+++ AVAILABLE DATA +++
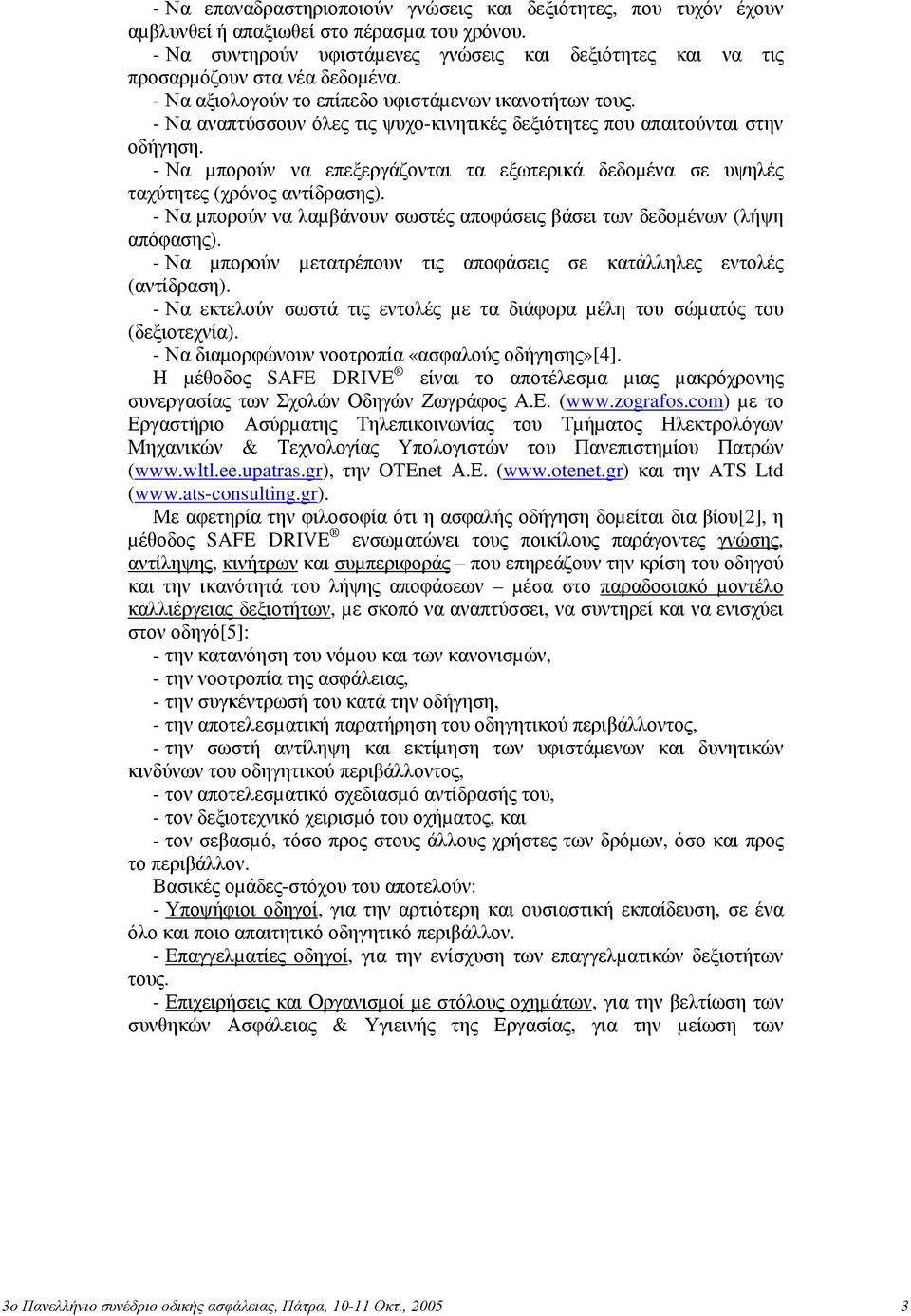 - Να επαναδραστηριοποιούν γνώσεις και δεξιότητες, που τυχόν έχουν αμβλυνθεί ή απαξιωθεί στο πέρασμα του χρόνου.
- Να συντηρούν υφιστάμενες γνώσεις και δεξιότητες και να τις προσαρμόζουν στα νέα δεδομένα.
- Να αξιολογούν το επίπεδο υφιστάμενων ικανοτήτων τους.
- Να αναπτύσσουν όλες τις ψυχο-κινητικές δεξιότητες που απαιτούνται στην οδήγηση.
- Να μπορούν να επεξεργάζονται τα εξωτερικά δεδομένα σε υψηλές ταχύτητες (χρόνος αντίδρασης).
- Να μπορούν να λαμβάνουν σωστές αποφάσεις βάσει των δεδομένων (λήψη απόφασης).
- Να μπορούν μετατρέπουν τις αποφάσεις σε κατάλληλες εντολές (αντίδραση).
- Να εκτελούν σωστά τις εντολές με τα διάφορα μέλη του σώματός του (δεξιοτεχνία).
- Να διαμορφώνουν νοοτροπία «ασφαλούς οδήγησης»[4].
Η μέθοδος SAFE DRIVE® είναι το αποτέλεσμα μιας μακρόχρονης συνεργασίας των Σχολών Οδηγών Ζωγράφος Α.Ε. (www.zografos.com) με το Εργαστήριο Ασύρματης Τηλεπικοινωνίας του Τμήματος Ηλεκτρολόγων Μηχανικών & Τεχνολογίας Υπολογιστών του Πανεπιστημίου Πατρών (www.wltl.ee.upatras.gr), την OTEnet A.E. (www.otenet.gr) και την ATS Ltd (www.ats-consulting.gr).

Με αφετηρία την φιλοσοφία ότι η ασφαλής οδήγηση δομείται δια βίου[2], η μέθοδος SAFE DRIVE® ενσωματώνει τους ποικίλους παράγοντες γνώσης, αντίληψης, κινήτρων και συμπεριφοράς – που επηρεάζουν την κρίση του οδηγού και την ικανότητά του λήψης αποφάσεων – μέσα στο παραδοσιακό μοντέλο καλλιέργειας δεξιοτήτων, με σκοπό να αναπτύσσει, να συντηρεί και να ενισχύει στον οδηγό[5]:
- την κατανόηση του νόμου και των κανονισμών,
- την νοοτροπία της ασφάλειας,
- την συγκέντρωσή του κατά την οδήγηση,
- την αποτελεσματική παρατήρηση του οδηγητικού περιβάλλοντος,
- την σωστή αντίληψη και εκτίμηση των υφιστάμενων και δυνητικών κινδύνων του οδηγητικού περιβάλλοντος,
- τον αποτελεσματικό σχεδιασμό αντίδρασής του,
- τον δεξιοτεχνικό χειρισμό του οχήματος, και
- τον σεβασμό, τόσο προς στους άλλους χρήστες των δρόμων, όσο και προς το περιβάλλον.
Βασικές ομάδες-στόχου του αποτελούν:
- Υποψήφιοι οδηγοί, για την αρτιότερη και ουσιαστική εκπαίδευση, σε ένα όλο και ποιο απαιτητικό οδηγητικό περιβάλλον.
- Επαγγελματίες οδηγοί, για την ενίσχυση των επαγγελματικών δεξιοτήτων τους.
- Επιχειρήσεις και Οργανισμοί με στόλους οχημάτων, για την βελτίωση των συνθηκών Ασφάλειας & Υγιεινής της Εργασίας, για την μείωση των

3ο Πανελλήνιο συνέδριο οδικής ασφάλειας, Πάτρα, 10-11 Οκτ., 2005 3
+++
+++ AVAILABLE DATA +++
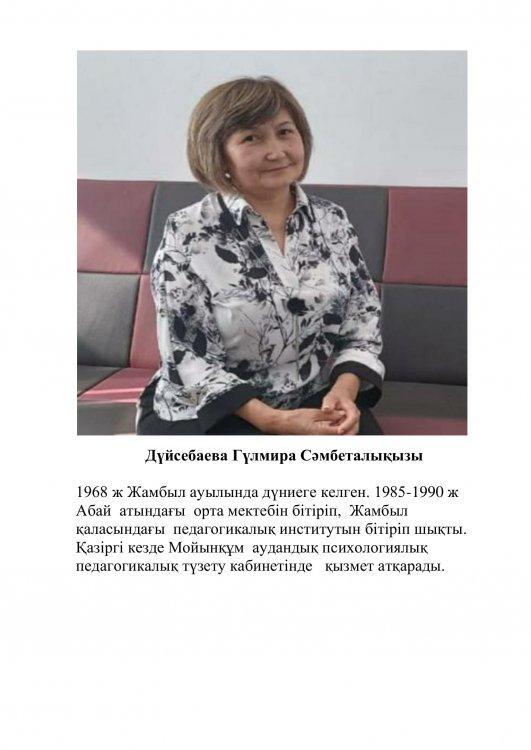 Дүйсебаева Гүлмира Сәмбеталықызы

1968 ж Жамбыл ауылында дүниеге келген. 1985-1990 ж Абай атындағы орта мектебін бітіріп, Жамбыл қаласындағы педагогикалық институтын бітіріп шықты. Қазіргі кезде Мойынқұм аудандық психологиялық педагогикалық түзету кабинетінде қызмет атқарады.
+++
### HOW TO COMPLETE THIS TASK
Your answer should be the lines above from the one containing "- Να αξιολογούν" through the one containing "- την αποτελεσματική", copied exactly and with both ends kept.

### RESPONSE AREA
- Να αξιολογούν το επίπεδο υφιστάμενων ικανοτήτων τους.
- Να αναπτύσσουν όλες τις ψυχο-κινητικές δεξιότητες που απαιτούνται στην οδήγηση.
- Να μπορούν να επεξεργάζονται τα εξωτερικά δεδομένα σε υψηλές ταχύτητες (χρόνος αντίδρασης).
- Να μπορούν να λαμβάνουν σωστές αποφάσεις βάσει των δεδομένων (λήψη απόφασης).
- Να μπορούν μετατρέπουν τις αποφάσεις σε κατάλληλες εντολές (αντίδραση).
- Να εκτελούν σωστά τις εντολές με τα διάφορα μέλη του σώματός του (δεξιοτεχνία).
- Να διαμορφώνουν νοοτροπία «ασφαλούς οδήγησης»[4].
Η μέθοδος SAFE DRIVE® είναι το αποτέλεσμα μιας μακρόχρονης συνεργασίας των Σχολών Οδηγών Ζωγράφος Α.Ε. (www.zografos.com) με το Εργαστήριο Ασύρματης Τηλεπικοινωνίας του Τμήματος Ηλεκτρολόγων Μηχανικών & Τεχνολογίας Υπολογιστών του Πανεπιστημίου Πατρών (www.wltl.ee.upatras.gr), την OTEnet A.E. (www.otenet.gr) και την ATS Ltd (www.ats-consulting.gr).

Με αφετηρία την φιλοσοφία ότι η ασφαλής οδήγηση δομείται δια βίου[2], η μέθοδος SAFE DRIVE® ενσωματώνει τους ποικίλους παράγοντες γνώσης, αντίληψης, κινήτρων και συμπεριφοράς – που επηρεάζουν την κρίση του οδηγού και την ικανότητά του λήψης αποφάσεων – μέσα στο παραδοσιακό μοντέλο καλλιέργειας δεξιοτήτων, με σκοπό να αναπτύσσει, να συντηρεί και να ενισχύει στον οδηγό[5]:
- την κατανόηση του νόμου και των κανονισμών,
- την νοοτροπία της ασφάλειας,
- την συγκέντρωσή του κατά την οδήγηση,
- την αποτελεσματική παρατήρηση του οδηγητικού περιβάλλοντος,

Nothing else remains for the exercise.